Accessing the remote development cluster
devnet
- stable public cluster for development accessible via devnet.solana.com. Runs 24/7. Learn more about the public clusters
Benchmarking
First install the nightly build of rustc. cargo bench
requires use of the
unstable features only available in the nightly build.
$ rustup install nightly
Run the benchmarks:
$ cargo +nightly bench
Release Process
The release process for this project is described here.
Code coverage
To generate code coverage statistics:
$ scripts/coverage.sh
$ open target/cov/lcov-local/index.html
Why coverage? While most see coverage as a code quality metric, we see it primarily as a developer productivity metric. When a developer makes a change to the codebase, presumably it's a solution to some problem. Our unit-test suite is how we encode the set of problems the codebase solves. Running the test suite should indicate that your change didn't infringe on anyone else's solutions. Adding a test protects your solution from future changes. Say you don't understand why a line of code exists, try deleting it and running the unit-tests. The nearest test failure should tell you what problem was solved by that code. If no test fails, go ahead and submit a Pull Request that asks, "what problem is solved by this code?" On the other hand, if a test does fail and you can think of a better way to solve the same problem, a Pull Request with your solution would most certainly be welcome! Likewise, if rewriting a test can better communicate what code it's protecting, please send us that patch!
Disclaimer
All claims, content, designs, algorithms, estimates, roadmaps, specifications, and performance measurements described in this project are done with the Solana Foundation's ("SF") best efforts.
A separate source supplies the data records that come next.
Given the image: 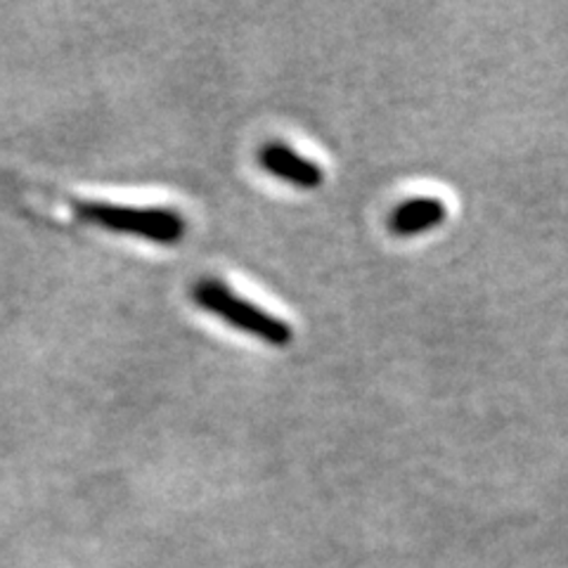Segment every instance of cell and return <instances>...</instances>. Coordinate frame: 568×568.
I'll return each instance as SVG.
<instances>
[{
	"label": "cell",
	"instance_id": "6da1fadb",
	"mask_svg": "<svg viewBox=\"0 0 568 568\" xmlns=\"http://www.w3.org/2000/svg\"><path fill=\"white\" fill-rule=\"evenodd\" d=\"M192 298L202 311H209L216 317L225 320L230 327L256 336V339L263 344L284 348L294 339V329L287 320L254 306L252 301H246L230 287H225L221 280H206V277L200 280L194 284Z\"/></svg>",
	"mask_w": 568,
	"mask_h": 568
},
{
	"label": "cell",
	"instance_id": "277c9868",
	"mask_svg": "<svg viewBox=\"0 0 568 568\" xmlns=\"http://www.w3.org/2000/svg\"><path fill=\"white\" fill-rule=\"evenodd\" d=\"M448 219V206L438 197H413L398 204L388 216V233L396 237H417L429 233Z\"/></svg>",
	"mask_w": 568,
	"mask_h": 568
},
{
	"label": "cell",
	"instance_id": "7a4b0ae2",
	"mask_svg": "<svg viewBox=\"0 0 568 568\" xmlns=\"http://www.w3.org/2000/svg\"><path fill=\"white\" fill-rule=\"evenodd\" d=\"M79 216L88 223H95L104 230L123 235H135L140 240L156 244H175L187 233V223L173 209H150V206H123L110 202H79L74 206Z\"/></svg>",
	"mask_w": 568,
	"mask_h": 568
},
{
	"label": "cell",
	"instance_id": "3957f363",
	"mask_svg": "<svg viewBox=\"0 0 568 568\" xmlns=\"http://www.w3.org/2000/svg\"><path fill=\"white\" fill-rule=\"evenodd\" d=\"M258 164L265 173L277 181L290 183L301 190H315L325 183V171L313 159L298 154L284 142H268L258 150Z\"/></svg>",
	"mask_w": 568,
	"mask_h": 568
}]
</instances>
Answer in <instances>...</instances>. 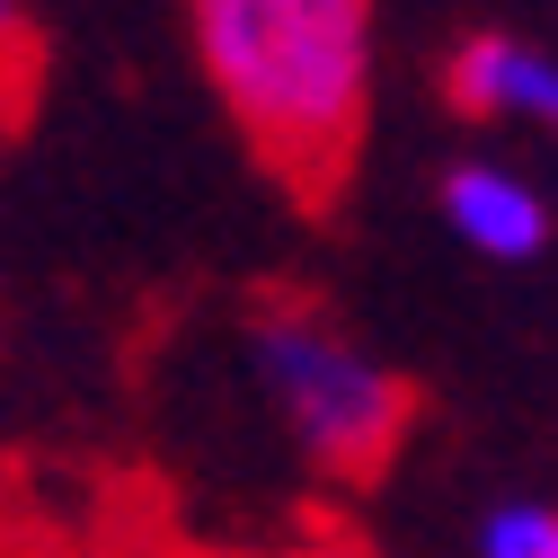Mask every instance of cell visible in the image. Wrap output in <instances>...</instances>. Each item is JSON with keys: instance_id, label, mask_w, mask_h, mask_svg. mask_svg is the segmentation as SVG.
I'll return each mask as SVG.
<instances>
[{"instance_id": "1", "label": "cell", "mask_w": 558, "mask_h": 558, "mask_svg": "<svg viewBox=\"0 0 558 558\" xmlns=\"http://www.w3.org/2000/svg\"><path fill=\"white\" fill-rule=\"evenodd\" d=\"M186 27L240 143L328 204L373 116V0H186Z\"/></svg>"}, {"instance_id": "2", "label": "cell", "mask_w": 558, "mask_h": 558, "mask_svg": "<svg viewBox=\"0 0 558 558\" xmlns=\"http://www.w3.org/2000/svg\"><path fill=\"white\" fill-rule=\"evenodd\" d=\"M248 364H257V390L275 408V426H284L328 478H381L390 452L408 444V416H416L408 373L364 355L337 311L293 302V293L257 302Z\"/></svg>"}, {"instance_id": "3", "label": "cell", "mask_w": 558, "mask_h": 558, "mask_svg": "<svg viewBox=\"0 0 558 558\" xmlns=\"http://www.w3.org/2000/svg\"><path fill=\"white\" fill-rule=\"evenodd\" d=\"M435 204H444L452 240L478 248L487 266H532V257L549 248V231H558L549 195H541L523 169H506V160H452V169L435 178Z\"/></svg>"}, {"instance_id": "4", "label": "cell", "mask_w": 558, "mask_h": 558, "mask_svg": "<svg viewBox=\"0 0 558 558\" xmlns=\"http://www.w3.org/2000/svg\"><path fill=\"white\" fill-rule=\"evenodd\" d=\"M444 98L461 116H487V124H532V133H558V53L549 45H523L506 27H478L452 45L444 62Z\"/></svg>"}, {"instance_id": "5", "label": "cell", "mask_w": 558, "mask_h": 558, "mask_svg": "<svg viewBox=\"0 0 558 558\" xmlns=\"http://www.w3.org/2000/svg\"><path fill=\"white\" fill-rule=\"evenodd\" d=\"M478 558H558V497H506L478 514Z\"/></svg>"}, {"instance_id": "6", "label": "cell", "mask_w": 558, "mask_h": 558, "mask_svg": "<svg viewBox=\"0 0 558 558\" xmlns=\"http://www.w3.org/2000/svg\"><path fill=\"white\" fill-rule=\"evenodd\" d=\"M10 27H19V0H0V36H10Z\"/></svg>"}]
</instances>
It is up to the reader to check and validate their accuracy and truthfulness. Furthermore nothing in this project constitutes a solicitation for investment.
Any content produced by SF or developer resources that SF provides, are for educational and inspiration purposes only. SF does not encourage, induce or sanction the deployment, integration or use of any such applications (including the code comprising the Solana blockchain protocol) in violation of applicable laws or regulations and hereby prohibits any such deployment, integration or use. This includes use of any such applications by the reader (a) in violation of export control or sanctions laws of the United States or any other applicable jurisdiction, (b) if the reader is located in or ordinarily resident in a country or territory subject to comprehensive sanctions administered by the U.S. Office of Foreign Assets Control (OFAC), or (c) if the reader is or is working on behalf of a Specially Designated National (SDN) or a person subject to similar blocking or denied party prohibitions.
The reader should be aware that U.S. export control and sanctions laws prohibit U.S. persons (and other persons that are subject to such laws) from transacting with persons in certain countries and territories or that are on the SDN list. As a project based primarily on open-source software, it is possible that such sanctioned persons may nevertheless bypass prohibitions, obtain the code comprising the Solana blockchain protocol (or other project code or applications) and deploy, integrate, or otherwise use it. Accordingly, there is a risk to individuals that other persons using the Solana blockchain protocol may be sanctioned persons and that transactions with such persons would be a violation of U.S. export controls and sanctions law. This risk applies to individuals, organizations, and other ecosystem participants that deploy, integrate, or use the Solana blockchain protocol code directly (e.g., as a node operator), and individuals that transact on the Solana blockchain through light clients, third party interfaces, and/or wallet software.